| SET EXERCISE |
Reproduce every entry in the listing without alteration.

| EXCERPTED DATA |
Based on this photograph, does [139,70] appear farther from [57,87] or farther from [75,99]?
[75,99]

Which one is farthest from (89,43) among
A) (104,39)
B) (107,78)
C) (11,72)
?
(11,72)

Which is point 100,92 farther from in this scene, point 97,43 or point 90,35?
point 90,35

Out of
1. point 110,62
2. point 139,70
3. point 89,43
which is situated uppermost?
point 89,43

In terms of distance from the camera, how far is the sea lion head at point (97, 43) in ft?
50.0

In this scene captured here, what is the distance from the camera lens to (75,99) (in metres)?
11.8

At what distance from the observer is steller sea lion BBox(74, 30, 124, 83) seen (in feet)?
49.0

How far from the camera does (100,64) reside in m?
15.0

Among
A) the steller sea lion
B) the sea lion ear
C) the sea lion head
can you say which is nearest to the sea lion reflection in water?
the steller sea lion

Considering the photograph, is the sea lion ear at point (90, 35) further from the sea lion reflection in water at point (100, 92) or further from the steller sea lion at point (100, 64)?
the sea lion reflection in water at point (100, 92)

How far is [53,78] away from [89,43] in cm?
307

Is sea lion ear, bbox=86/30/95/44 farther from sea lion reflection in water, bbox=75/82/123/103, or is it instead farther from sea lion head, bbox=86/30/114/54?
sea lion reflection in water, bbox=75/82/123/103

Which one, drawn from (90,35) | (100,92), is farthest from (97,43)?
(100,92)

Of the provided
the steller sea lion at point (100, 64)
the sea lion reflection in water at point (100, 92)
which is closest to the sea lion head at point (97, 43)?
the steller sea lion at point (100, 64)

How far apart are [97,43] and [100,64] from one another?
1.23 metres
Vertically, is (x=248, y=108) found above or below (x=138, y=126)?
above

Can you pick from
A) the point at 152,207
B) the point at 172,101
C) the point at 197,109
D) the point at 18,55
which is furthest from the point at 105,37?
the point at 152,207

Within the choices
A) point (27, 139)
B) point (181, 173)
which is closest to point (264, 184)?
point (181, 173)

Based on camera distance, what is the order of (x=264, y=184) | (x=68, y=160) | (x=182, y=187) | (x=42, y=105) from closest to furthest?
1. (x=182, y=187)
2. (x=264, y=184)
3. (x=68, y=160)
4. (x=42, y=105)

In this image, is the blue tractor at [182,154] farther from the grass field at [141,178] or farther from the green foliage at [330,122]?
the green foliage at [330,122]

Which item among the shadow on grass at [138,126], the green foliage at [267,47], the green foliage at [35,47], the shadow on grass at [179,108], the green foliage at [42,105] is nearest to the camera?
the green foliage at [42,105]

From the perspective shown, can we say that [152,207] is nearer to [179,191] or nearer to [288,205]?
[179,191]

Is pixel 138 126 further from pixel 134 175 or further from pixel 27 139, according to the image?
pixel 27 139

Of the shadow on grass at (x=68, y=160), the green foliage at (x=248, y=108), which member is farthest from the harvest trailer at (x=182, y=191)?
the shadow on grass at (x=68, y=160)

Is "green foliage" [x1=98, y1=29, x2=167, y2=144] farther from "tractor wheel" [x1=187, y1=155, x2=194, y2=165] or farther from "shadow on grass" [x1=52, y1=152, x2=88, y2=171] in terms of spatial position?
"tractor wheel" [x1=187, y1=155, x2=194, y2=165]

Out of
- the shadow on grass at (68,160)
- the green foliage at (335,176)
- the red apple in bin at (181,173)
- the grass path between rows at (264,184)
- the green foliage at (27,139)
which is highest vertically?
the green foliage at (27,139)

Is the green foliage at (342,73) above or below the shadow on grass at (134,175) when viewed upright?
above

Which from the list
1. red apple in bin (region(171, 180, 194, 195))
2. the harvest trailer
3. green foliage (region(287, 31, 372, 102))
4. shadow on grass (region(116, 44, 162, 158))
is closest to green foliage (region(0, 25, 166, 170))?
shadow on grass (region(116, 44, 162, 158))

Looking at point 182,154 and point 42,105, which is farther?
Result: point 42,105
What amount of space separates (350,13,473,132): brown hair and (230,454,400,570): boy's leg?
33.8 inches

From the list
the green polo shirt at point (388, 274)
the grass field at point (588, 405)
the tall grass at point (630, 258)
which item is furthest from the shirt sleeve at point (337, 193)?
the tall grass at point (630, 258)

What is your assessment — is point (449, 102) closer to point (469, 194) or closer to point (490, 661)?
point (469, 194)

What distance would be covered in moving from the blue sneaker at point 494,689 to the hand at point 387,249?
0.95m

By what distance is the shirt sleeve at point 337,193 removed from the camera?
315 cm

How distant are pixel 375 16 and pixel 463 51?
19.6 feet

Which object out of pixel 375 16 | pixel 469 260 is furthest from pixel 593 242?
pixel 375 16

| FULL SOLUTION |
Based on this photograph, does [139,70] appear farther from [57,87] or farther from [75,99]?
[75,99]

Which one is farthest from (89,43) among
A) (104,39)
B) (107,78)
C) (11,72)
?
(11,72)

Which is point 100,92 farther from in this scene, point 97,43 or point 90,35?
point 90,35

Out of
1. point 110,62
2. point 139,70
3. point 89,43
which is situated uppermost?
point 89,43

In terms of distance from the camera, how far is the sea lion head at point (97, 43) in ft?
50.0

In this scene captured here, what is the distance from the camera lens to (75,99) (in metres)?
11.8

At what distance from the observer is steller sea lion BBox(74, 30, 124, 83) seen (in feet)?
49.0

How far from the camera does (100,64) reside in m?
15.0

Among
A) the steller sea lion
B) the sea lion ear
C) the sea lion head
can you say which is nearest to the sea lion reflection in water?
the steller sea lion

Considering the photograph, is the sea lion ear at point (90, 35) further from the sea lion reflection in water at point (100, 92) or further from the steller sea lion at point (100, 64)?
the sea lion reflection in water at point (100, 92)

How far is [53,78] away from [89,43] in cm?
307

Is sea lion ear, bbox=86/30/95/44 farther from sea lion reflection in water, bbox=75/82/123/103, or is it instead farther from sea lion head, bbox=86/30/114/54?
sea lion reflection in water, bbox=75/82/123/103

Which one, drawn from (90,35) | (100,92), is farthest from (97,43)?
(100,92)

Of the provided
the steller sea lion at point (100, 64)
the sea lion reflection in water at point (100, 92)
which is closest to the sea lion head at point (97, 43)?
the steller sea lion at point (100, 64)

How far apart are [97,43] and [100,64] from one another?
1.23 metres
Vertically, is (x=248, y=108) found above or below (x=138, y=126)?
above

Can you pick from
A) the point at 152,207
B) the point at 172,101
C) the point at 197,109
D) the point at 18,55
which is furthest from the point at 105,37?
the point at 152,207

Within the choices
A) point (27, 139)
B) point (181, 173)
which is closest to point (264, 184)?
point (181, 173)

Based on camera distance, what is the order of (x=264, y=184) | (x=68, y=160) | (x=182, y=187) | (x=42, y=105) from closest to furthest?
1. (x=182, y=187)
2. (x=264, y=184)
3. (x=68, y=160)
4. (x=42, y=105)

In this image, is the blue tractor at [182,154] farther from the grass field at [141,178] or farther from the green foliage at [330,122]?
the green foliage at [330,122]

Which item among the shadow on grass at [138,126], the green foliage at [267,47], the green foliage at [35,47], the shadow on grass at [179,108], the green foliage at [42,105] is nearest to the camera?
the green foliage at [42,105]

From the perspective shown, can we say that [152,207] is nearer to [179,191] or nearer to [288,205]?
[179,191]

Is pixel 138 126 further from pixel 134 175 or further from pixel 27 139, according to the image?
pixel 27 139

Of the shadow on grass at (x=68, y=160), the green foliage at (x=248, y=108), which member is farthest from the harvest trailer at (x=182, y=191)?
the shadow on grass at (x=68, y=160)

Is "green foliage" [x1=98, y1=29, x2=167, y2=144] farther from "tractor wheel" [x1=187, y1=155, x2=194, y2=165] or farther from "shadow on grass" [x1=52, y1=152, x2=88, y2=171] in terms of spatial position?
"tractor wheel" [x1=187, y1=155, x2=194, y2=165]

Out of
- the shadow on grass at (68,160)
- the green foliage at (335,176)
- the red apple in bin at (181,173)
- the grass path between rows at (264,184)
- the green foliage at (27,139)
which is highest vertically?
the green foliage at (27,139)

Is the green foliage at (342,73) above or below the shadow on grass at (134,175) when viewed upright?
above

Which from the list
1. red apple in bin (region(171, 180, 194, 195))
2. the harvest trailer
3. green foliage (region(287, 31, 372, 102))
4. shadow on grass (region(116, 44, 162, 158))
is closest to green foliage (region(0, 25, 166, 170))?
shadow on grass (region(116, 44, 162, 158))

Looking at point 182,154 and point 42,105, which is farther?
Result: point 42,105
What amount of space separates (350,13,473,132): brown hair and (230,454,400,570): boy's leg?
33.8 inches

From the list
the green polo shirt at point (388, 274)
the grass field at point (588, 405)
the tall grass at point (630, 258)
which item is furthest from the shirt sleeve at point (337, 193)?
the tall grass at point (630, 258)

What is your assessment — is point (449, 102) closer to point (469, 194) or closer to point (490, 661)?
point (469, 194)

What distance would be covered in moving from the blue sneaker at point 494,689 to the hand at point 387,249?
0.95m

By what distance is the shirt sleeve at point 337,193 removed from the camera?
315 cm

How distant are pixel 375 16 and pixel 463 51?
19.6 feet

Which object out of pixel 375 16 | pixel 469 260 is furthest from pixel 593 242?
pixel 375 16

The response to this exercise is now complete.